**Exercise objective**
Locate the line containing "В выходные в" in the entries below, then retype it and every later line exactly, leaving out pictures.

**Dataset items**
● ● ●

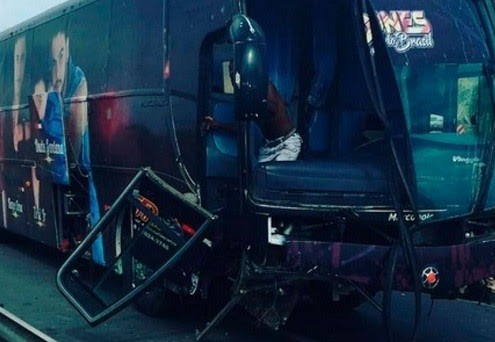 Ônibus teve parte frontal danificada. Foto: Facebook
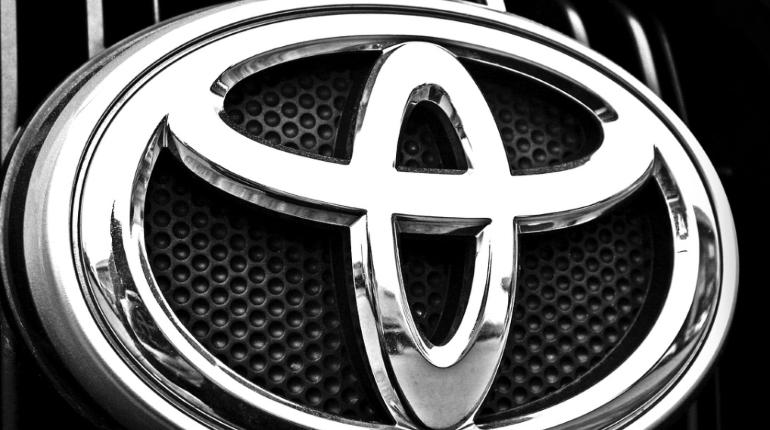 В выходные в Петербурге угнали две дорогих машины Toyota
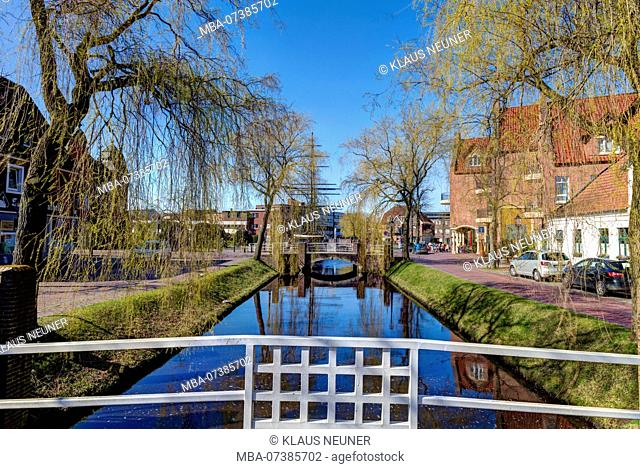 Idyll on the main canal, Spring, Papenburg, Emsland, Lower Saxony, Germany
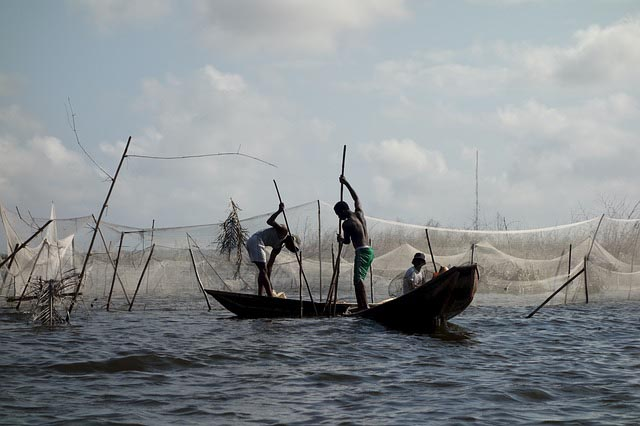 oguta_lake_fishermens_on_a_boat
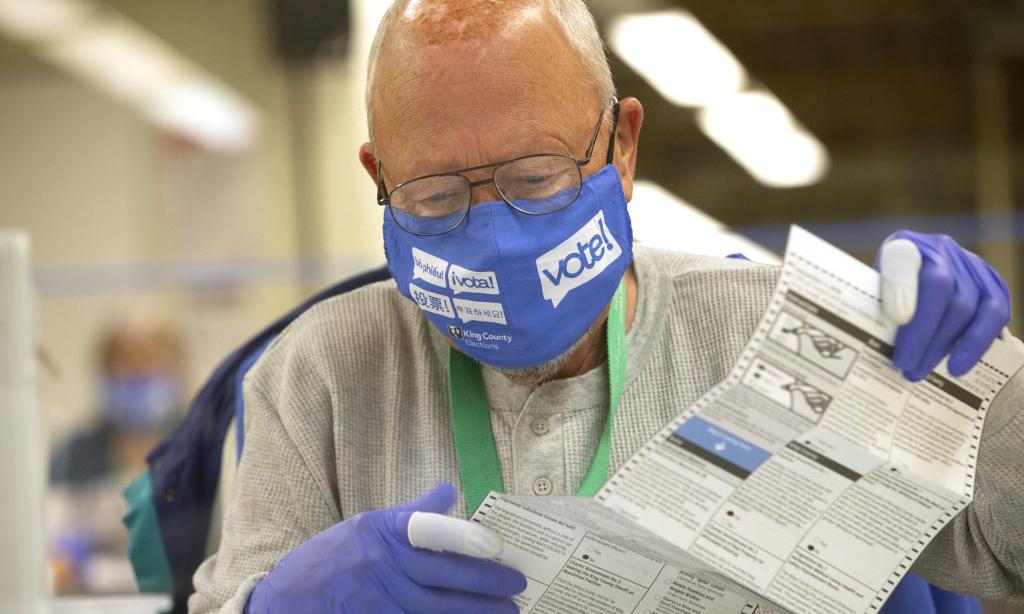 Một nhân viên bầu cử làm việc tại thành phố Renton, bang Washington, Mỹ, hôm 3/11. Ảnh: AFP.
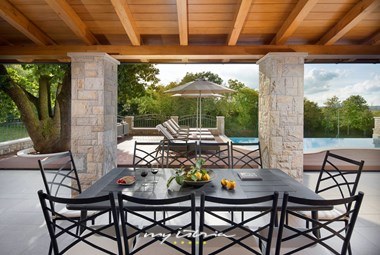 Relaxing outdoor eating area overlooking the pool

● ● ●

**Expected output**
 В выходные в Петербурге угнали две дорогих машины Toyota
 Idyll on the main canal, Spring, Papenburg, Emsland, Lower Saxony, Germany
 oguta_lake_fishermens_on_a_boat
 Một nhân viên bầu cử làm việc tại thành phố Renton, bang Washington, Mỹ, hôm 3/11. Ảnh: AFP.
 Relaxing outdoor eating area overlooking the pool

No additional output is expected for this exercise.